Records
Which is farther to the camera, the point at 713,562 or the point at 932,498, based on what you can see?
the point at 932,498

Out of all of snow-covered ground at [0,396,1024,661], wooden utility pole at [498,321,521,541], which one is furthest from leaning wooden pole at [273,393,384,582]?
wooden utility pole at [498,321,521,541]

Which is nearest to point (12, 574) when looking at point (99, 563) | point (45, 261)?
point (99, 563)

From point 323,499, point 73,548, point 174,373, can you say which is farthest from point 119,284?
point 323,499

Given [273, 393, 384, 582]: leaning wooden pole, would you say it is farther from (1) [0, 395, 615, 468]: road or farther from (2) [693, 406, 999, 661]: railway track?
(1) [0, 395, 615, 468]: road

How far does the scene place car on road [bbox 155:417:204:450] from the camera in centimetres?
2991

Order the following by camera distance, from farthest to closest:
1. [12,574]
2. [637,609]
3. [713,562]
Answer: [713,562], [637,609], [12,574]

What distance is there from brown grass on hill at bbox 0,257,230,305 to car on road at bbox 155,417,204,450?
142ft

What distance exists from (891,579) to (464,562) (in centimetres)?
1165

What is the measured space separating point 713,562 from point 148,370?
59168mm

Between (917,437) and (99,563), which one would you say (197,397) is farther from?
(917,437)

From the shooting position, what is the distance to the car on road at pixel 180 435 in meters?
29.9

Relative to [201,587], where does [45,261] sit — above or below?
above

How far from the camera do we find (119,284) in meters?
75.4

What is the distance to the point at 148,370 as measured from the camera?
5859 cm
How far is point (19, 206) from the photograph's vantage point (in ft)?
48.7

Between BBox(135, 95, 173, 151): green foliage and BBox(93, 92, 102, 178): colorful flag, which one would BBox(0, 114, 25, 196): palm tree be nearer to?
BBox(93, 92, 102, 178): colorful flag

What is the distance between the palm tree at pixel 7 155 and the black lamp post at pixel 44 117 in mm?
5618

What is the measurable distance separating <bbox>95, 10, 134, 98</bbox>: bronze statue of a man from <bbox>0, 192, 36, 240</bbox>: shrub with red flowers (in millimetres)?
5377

* _What to do_
Please reproduce each line exactly as written.

* _Completed exercise_
Which is farther to the camera, the point at 713,562 or the point at 932,498, based on what you can see?
the point at 932,498

Out of all of snow-covered ground at [0,396,1024,661], wooden utility pole at [498,321,521,541], which one is furthest from leaning wooden pole at [273,393,384,582]?
wooden utility pole at [498,321,521,541]

Which is nearest to point (12, 574) when looking at point (99, 563) | point (45, 261)?
point (99, 563)

From point 323,499, point 73,548, point 174,373, can you say which is farthest from point 119,284?
point 323,499

Given [273, 393, 384, 582]: leaning wooden pole, would you say it is farther from (1) [0, 395, 615, 468]: road or farther from (2) [693, 406, 999, 661]: railway track?
(1) [0, 395, 615, 468]: road

How far does the scene place car on road [bbox 155:417:204:450] from the camera in centimetres?
2991

Order the following by camera distance, from farthest to closest:
1. [12,574]
2. [637,609]
3. [713,562]
Answer: [713,562], [637,609], [12,574]

What distance is there from brown grass on hill at bbox 0,257,230,305 to car on road at bbox 155,417,204,450?
142ft

What distance exists from (891,579) to (464,562) (in centimetres)?
1165

What is the measured space separating point 713,562 from point 148,370?
59168mm

Between (917,437) and (99,563), which one would you say (197,397) is farther from?
(917,437)

From the shooting position, what is the distance to the car on road at pixel 180 435 in meters?
29.9

Relative to [201,587], where does [45,261] sit — above or below?
above

How far from the camera do we find (119,284) in meters?
75.4

What is the distance to the point at 148,370 as measured from the camera?
5859 cm
How far is point (19, 206) from the photograph's vantage point (in ft)?
48.7

Between BBox(135, 95, 173, 151): green foliage and BBox(93, 92, 102, 178): colorful flag, which one would BBox(0, 114, 25, 196): palm tree be nearer to?
BBox(93, 92, 102, 178): colorful flag

What is the distance between the palm tree at pixel 7 155 and the black lamp post at pixel 44 117 in mm?
5618

What is the measurable distance separating <bbox>95, 10, 134, 98</bbox>: bronze statue of a man from <bbox>0, 192, 36, 240</bbox>: shrub with red flowers (in millimetres)?
5377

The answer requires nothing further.